Hermite Interpolation

To obtain the coefficients of the Hermite interpolating polynomial H(x) on the (n + 1) distinct numbers x₀, …, x_n for the function f:

INPUT numbers x₀, x₁, …, x_n; values f (x₀), ... , f (x_n) and f′ (x₀), ... , f′ (x_n).

OUTPUT the numbers Q_{0, 0}, Q_{1, 1}, … , Q_{2n + 1, 2n + 1} where

$\begin{array}{l}H(x)=Q_{0,0}+Q_{1,1}\left(x-x_0\right)+Q_{2,2}{\left(x-x_0\right)}^2+Q_{3,3}{\left(x-x_0\right)}^2\left(x-x_1\right)\\ +Q_{4,4}{\left(x-x_0\right)}^2{\left(x-x_1\right)}^2+\cdots \\ +Q_{2n+1,2n+1}{\left(x-x_0\right)}^2{\left(x-x_1\right)}^2\cdots {\left(x-x_{n-1}\right)}^2\left(x-x_n\right).\end{array}$

Step 1 For i = 0, 1, … , n do Steps 2 and 3.

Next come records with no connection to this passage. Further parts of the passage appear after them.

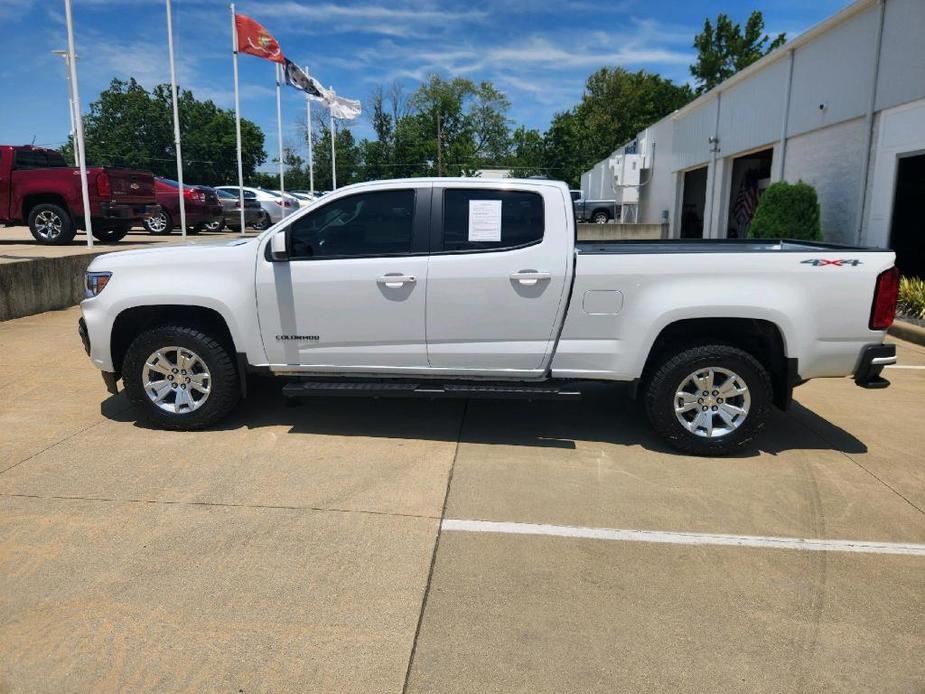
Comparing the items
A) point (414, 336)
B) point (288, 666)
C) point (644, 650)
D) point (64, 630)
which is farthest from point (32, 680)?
point (414, 336)

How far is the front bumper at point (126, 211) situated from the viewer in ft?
46.1

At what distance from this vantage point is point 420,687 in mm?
2629

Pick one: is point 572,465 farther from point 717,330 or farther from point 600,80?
point 600,80

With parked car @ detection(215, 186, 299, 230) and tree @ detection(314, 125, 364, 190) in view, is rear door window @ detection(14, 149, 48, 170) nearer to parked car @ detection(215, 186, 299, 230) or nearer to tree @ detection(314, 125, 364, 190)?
parked car @ detection(215, 186, 299, 230)

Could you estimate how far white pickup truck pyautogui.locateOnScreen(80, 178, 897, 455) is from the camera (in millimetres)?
4668

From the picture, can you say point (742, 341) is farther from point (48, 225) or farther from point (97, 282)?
point (48, 225)

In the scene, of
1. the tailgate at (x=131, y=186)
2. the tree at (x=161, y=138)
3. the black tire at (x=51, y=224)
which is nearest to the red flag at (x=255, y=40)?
the tailgate at (x=131, y=186)

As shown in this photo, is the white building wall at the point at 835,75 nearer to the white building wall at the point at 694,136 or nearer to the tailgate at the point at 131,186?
the white building wall at the point at 694,136

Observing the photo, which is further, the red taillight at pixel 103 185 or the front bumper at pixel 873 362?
the red taillight at pixel 103 185

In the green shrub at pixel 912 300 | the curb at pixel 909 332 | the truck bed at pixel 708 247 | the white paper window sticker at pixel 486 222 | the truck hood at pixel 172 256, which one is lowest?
the curb at pixel 909 332

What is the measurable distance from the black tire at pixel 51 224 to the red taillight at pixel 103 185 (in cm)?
81

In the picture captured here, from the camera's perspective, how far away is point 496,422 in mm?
5719

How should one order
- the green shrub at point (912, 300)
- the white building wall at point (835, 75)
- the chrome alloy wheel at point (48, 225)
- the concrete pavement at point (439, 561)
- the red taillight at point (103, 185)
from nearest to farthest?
the concrete pavement at point (439, 561)
the green shrub at point (912, 300)
the white building wall at point (835, 75)
the red taillight at point (103, 185)
the chrome alloy wheel at point (48, 225)

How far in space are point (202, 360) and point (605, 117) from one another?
217ft
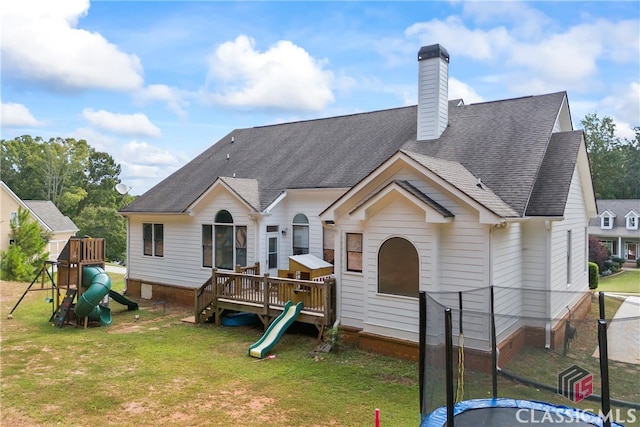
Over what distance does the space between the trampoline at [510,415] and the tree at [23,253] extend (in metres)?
27.1

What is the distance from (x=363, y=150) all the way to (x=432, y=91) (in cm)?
299

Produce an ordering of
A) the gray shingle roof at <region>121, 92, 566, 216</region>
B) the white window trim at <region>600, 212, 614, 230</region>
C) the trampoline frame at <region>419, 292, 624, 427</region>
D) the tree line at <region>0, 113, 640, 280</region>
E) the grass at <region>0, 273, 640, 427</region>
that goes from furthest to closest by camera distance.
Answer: the tree line at <region>0, 113, 640, 280</region> < the white window trim at <region>600, 212, 614, 230</region> < the gray shingle roof at <region>121, 92, 566, 216</region> < the grass at <region>0, 273, 640, 427</region> < the trampoline frame at <region>419, 292, 624, 427</region>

Step 2 $\begin{array}{l}Set{z}_{2i}=x_i;\\ \begin{array}{l}{z}_{2i+1}=x_i;\hfill \\ Q_{2i,0}=f\left(x_i\right);\hfill \\ Q_{2i+1,0}=f\left(x_i\right);\hfill \\ Q_{2i+1,1}=f^{\prime }\left(x_i\right).\hfill \end{array}\end{array}$

Step 3 If i ≠ 0 then set

$Q_{2i,1}=\frac{Q_{2i,0}-Q_{2i-1,0}}{z_{2i}-z_{2i-1}}.$

Step 4 For i = 2, 3, … , 2n + 1

for j = 2, 3, ... , i set $Q_{i,j}=\frac{Q_{i,j-1}-Q_{i-1,j-1}}{z_i-z_{i-j}}.$

Step 5 OUTPUT (Q_{0, 0}, Q_{1, 1}, … , Q_{2n + 1, 2n + 1});

STOP.

Theorem 3.9 If f ∈ C¹ [a, b] and x₀, …, x_n ∈ [a, b] are distinct, the unique polynomial of least degree agreeing with f and f′ at x₀, …, x_n is the Hermite polynomial of degree at most 2n + 1 given by

$H_{2n+1}(x)={\displaystyle \underset{j=0}{\overset{n}{\sum }}f}\left(x_j\right)H_{n,j}(x)+{\displaystyle \underset{j=0}{\overset{n}{\sum }}{f}^{\prime }}\left(x_j\right){\hat{H}}_{n,j}(x),$

where, for L_{n, j} (x) denoting the jth Lagrange coefficient polynomial of degree n, we have

$H_{n,j}(x)=\left[1-2\left(x-x_j\right){L^{\prime }}_{n,j}\left(x_j\right)\right]L_{n,j}^2(x)\text{ and }{\hat{H}}_{n,j}(x)=\left(x-x_j\right)L_{n,j}^2(x).$

Moreover, if f ∈ C^{2n + 2} [a, b], then

$f(x)=H_{2n+1}(x)+\frac{{\left(x-x_0\right)}^2\dots {\left(x-x_n\right)}^2}{(2n+2)!}{f}^{(2n+2)}(\xi (x)),$

for some (generally unknown) ξ(x) in the interval (a, b).